Scan the listing that follows and report how many lines contain "High". Write the number alone.

Start of Block

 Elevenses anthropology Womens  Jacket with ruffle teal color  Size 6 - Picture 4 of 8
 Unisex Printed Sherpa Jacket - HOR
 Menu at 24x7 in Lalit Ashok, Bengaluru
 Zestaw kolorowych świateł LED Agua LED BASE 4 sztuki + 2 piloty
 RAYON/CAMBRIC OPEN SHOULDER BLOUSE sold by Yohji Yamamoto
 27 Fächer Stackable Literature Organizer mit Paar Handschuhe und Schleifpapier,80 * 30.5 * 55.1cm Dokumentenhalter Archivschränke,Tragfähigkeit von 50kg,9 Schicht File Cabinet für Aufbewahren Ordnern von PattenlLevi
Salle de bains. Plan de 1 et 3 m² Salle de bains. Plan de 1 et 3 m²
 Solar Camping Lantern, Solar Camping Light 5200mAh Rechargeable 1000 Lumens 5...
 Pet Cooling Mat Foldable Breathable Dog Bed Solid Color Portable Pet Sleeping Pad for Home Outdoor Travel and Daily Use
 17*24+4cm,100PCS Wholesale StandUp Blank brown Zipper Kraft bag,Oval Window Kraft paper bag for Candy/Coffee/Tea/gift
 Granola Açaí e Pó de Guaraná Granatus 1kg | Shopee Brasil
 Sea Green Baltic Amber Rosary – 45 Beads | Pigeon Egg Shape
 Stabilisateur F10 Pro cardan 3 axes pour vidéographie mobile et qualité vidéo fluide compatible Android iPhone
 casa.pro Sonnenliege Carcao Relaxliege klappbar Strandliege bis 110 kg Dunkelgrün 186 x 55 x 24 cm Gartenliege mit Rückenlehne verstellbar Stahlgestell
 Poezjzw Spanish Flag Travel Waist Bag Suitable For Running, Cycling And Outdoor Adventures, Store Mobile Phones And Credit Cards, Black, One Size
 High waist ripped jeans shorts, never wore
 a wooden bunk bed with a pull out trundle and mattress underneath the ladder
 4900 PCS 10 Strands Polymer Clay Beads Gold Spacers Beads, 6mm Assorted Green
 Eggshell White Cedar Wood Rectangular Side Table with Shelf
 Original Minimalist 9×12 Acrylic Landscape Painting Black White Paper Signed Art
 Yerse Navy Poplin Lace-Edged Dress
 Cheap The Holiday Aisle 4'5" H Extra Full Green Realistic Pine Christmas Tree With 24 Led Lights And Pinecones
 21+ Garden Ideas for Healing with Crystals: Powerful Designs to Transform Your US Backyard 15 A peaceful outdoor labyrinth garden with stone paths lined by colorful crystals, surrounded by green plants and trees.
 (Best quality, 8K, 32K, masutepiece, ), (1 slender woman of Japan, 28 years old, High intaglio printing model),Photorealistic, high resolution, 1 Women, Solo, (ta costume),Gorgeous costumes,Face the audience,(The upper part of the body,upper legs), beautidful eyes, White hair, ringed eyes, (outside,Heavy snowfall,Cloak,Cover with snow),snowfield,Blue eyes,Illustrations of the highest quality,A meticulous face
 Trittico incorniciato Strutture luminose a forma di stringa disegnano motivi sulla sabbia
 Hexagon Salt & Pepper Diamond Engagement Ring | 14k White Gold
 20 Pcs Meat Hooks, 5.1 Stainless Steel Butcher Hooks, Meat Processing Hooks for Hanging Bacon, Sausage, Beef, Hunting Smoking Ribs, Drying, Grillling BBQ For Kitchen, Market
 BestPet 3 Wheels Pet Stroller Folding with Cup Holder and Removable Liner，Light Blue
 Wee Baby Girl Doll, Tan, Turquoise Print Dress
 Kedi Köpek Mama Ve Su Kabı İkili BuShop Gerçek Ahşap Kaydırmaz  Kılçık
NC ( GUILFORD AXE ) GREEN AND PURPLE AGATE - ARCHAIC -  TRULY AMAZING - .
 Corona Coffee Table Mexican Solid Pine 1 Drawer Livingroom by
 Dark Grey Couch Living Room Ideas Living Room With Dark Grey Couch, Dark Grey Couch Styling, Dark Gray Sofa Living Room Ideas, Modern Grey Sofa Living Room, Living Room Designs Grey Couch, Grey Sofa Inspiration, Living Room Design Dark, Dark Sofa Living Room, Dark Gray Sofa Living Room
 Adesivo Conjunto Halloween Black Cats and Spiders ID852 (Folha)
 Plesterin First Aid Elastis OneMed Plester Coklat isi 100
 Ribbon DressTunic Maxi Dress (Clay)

End of Block

RESULT FOR THIS EXERCISE
2